Statistics and Data Science Seminar
Boxiang Wang
University of Iowa
CESME: High-Dimensional Clustering via Latent Semiparametric Mixture Models
Abstract: Cluster analysis is a fundamental task in machine learning. Several clustering algorithms have been extended to handle high-dimensional data by incorporating a sparsity constraint in the estimation of a mixture of Gaussian models. Though it makes some neat theoretical analysis possible, this type of approach is arguably restrictive for many applications. In this talk, I will introduce a novel latent variable transformation mixture model for clustering in which a mixture of Gaussians is assumed after some unknown monotone data transformation. A new clustering algorithm named CESME is developed for high-dimensional clustering under the assumption that optimal clustering admits a sparsity structure. The use of unspecified transformation makes the model far more flexible than the classical mixture of Gaussians. On the other hand, the transformation also brings quite a few technical challenges to the model estimation as well as the theoretical analysis of CESME. I will present a comprehensive analysis of CESME including identifiability, initialization, algorithmic convergence, and statistical guarantees on clustering. In addition, the convergence analysis has revealed an interesting algorithmic phase transition for CESME, which has also been noted for the EM algorithm in the literature.

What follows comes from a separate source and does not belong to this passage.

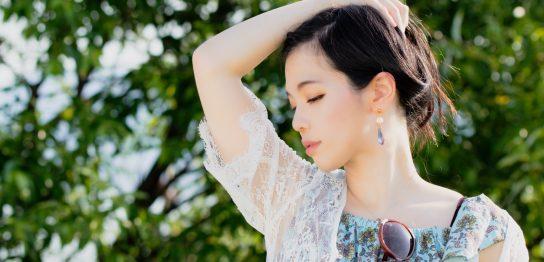 胸を大きく美しく見せるというエストロゲンを増やす方法は?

Leveraging such a transition, a data-adaptive procedure is developed and substantially improves the computational efficiency of CESME. Extensive numerical study and real data analysis show that CESME outperforms the existing high-dimensional clustering algorithms including CHIME, sparse spectral clustering, sparse K-means, sparse convex clustering, and IF-PCA.
Wednesday April 12, 2023 at 4:00 PM in 636 SEO